:: 出典抜粋 ::
良質な公共サービスの推進や改革は、河北雄安新区発展の保障ともなりえる。 行政によるサポートとサービスの強化は、河北雄安新区の投融資を促進し、長期的に安定した資金流入の仕組を構築し、河北雄安新区への誘致につながる。

河北雄安新区は、国家プロジェクトとしては19番目の経済特区となり、深圳経済特区、上海浦東新区と匹敵する規模となる。 中国共産党中央委員会、国務院の双方からの承認による経済特区は初めて。

新華社によると「中国共産党中央委員会と国務院は、河北雄安新区の設立を決めたと通知した。これは習近平同志を核心とする中国共産党中央委員会が打ち出した重大な歴史的戦略プロジェクトであり、深圳経済特区、上海浦東新区に次ぐ全国的な意義を持つ新区である」と報道。

北京の非首都機能移転は、習近平国家主席が主張する「京津冀一体化」推進の最重要ポイントとなっている。

北京は、人口が2,100万人を超え、2020年に設定している人口調整目標2,300万人に迫る人口過密地域で、水不足、大気汚染、渋滞、住宅不足、などの問題が発生しており、併せて政治経済の北京への集中もリスクである。 河北雄安新区をきっかけとした地域開発により、諸問題の解決や、リスク分散、改革の推進などが見込まれる。

習近平国家主席は、河北雄安新区開発に向けて7つの重点任務があるとしている。

①環境対策に優れた先進的なスマートシティの構築

②水や自然豊かな生態系が保護された環境の構築

③高度な最先端産業の育成による経済発展

④都市発展に必要な良質な公共サービスの提供

⑤エコで、移動効率が高い交通ネットワークの構築

⑥行政体制の改革の推進

⑦規制緩和や交流の仕組を構築し対外開放の強化。
:::
• 課題 1
雄安新区に関する文章のうち、「良質な公共サービスの推進や改」から「最重要ポイントとなっている。」に至るまでの全文を、「深圳経済特区」を「深セン経済特区」に置き換えたうえで書き直してください。
• 課題 2
以下の項目のうち、文字列「sign」を含む行をすべて示してください。大文字と小文字は区別するものとします。
:: 提供資料 ::
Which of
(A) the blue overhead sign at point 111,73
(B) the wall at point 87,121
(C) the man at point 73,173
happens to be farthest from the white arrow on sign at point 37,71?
:::
• 回答 1
良質な公共サービスの推進や改革は、河北雄安新区発展の保障ともなりえる。 行政によるサポートとサービスの強化は、河北雄安新区の投融資を促進し、長期的に安定した資金流入の仕組を構築し、河北雄安新区への誘致につながる。

河北雄安新区は、国家プロジェクトとしては19番目の経済特区となり、深セン経済特区、上海浦東新区と匹敵する規模となる。 中国共産党中央委員会、国務院の双方からの承認による経済特区は初めて。

新華社によると「中国共産党中央委員会と国務院は、河北雄安新区の設立を決めたと通知した。これは習近平同志を核心とする中国共産党中央委員会が打ち出した重大な歴史的戦略プロジェクトであり、深セン経済特区、上海浦東新区に次ぐ全国的な意義を持つ新区である」と報道。

北京の非首都機能移転は、習近平国家主席が主張する「京津冀一体化」推進の最重要ポイントとなっている。

• 回答 2
(A) the blue overhead sign at point 111,73
happens to be farthest from the white arrow on sign at point 37,71?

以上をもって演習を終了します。